* _What the task requires_: For the data below, transcribe the part that opens with the line containing "Kid Hero by Delsea Flowers" and closes with the line containing "Pre-Owned Electrical Systems", exactly and with no pictures.

* _Record excerpts_:

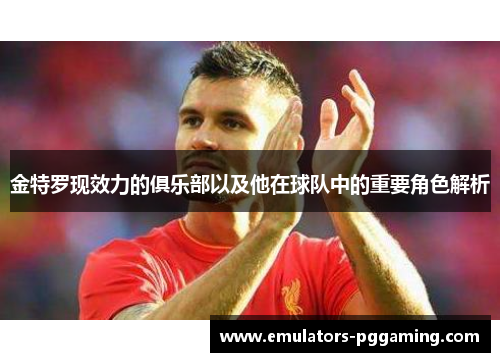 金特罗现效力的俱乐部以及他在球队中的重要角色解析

...

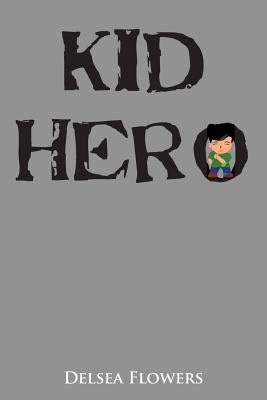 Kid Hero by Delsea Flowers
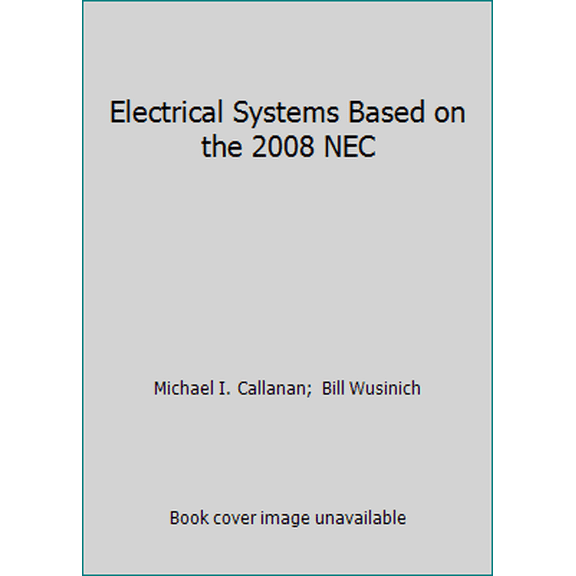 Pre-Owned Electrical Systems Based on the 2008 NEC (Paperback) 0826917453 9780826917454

* _Response to this exercise_:
 Kid Hero by Delsea Flowers
 Pre-Owned Electrical Systems Based on the 2008 NEC (Paperback) 0826917453 9780826917454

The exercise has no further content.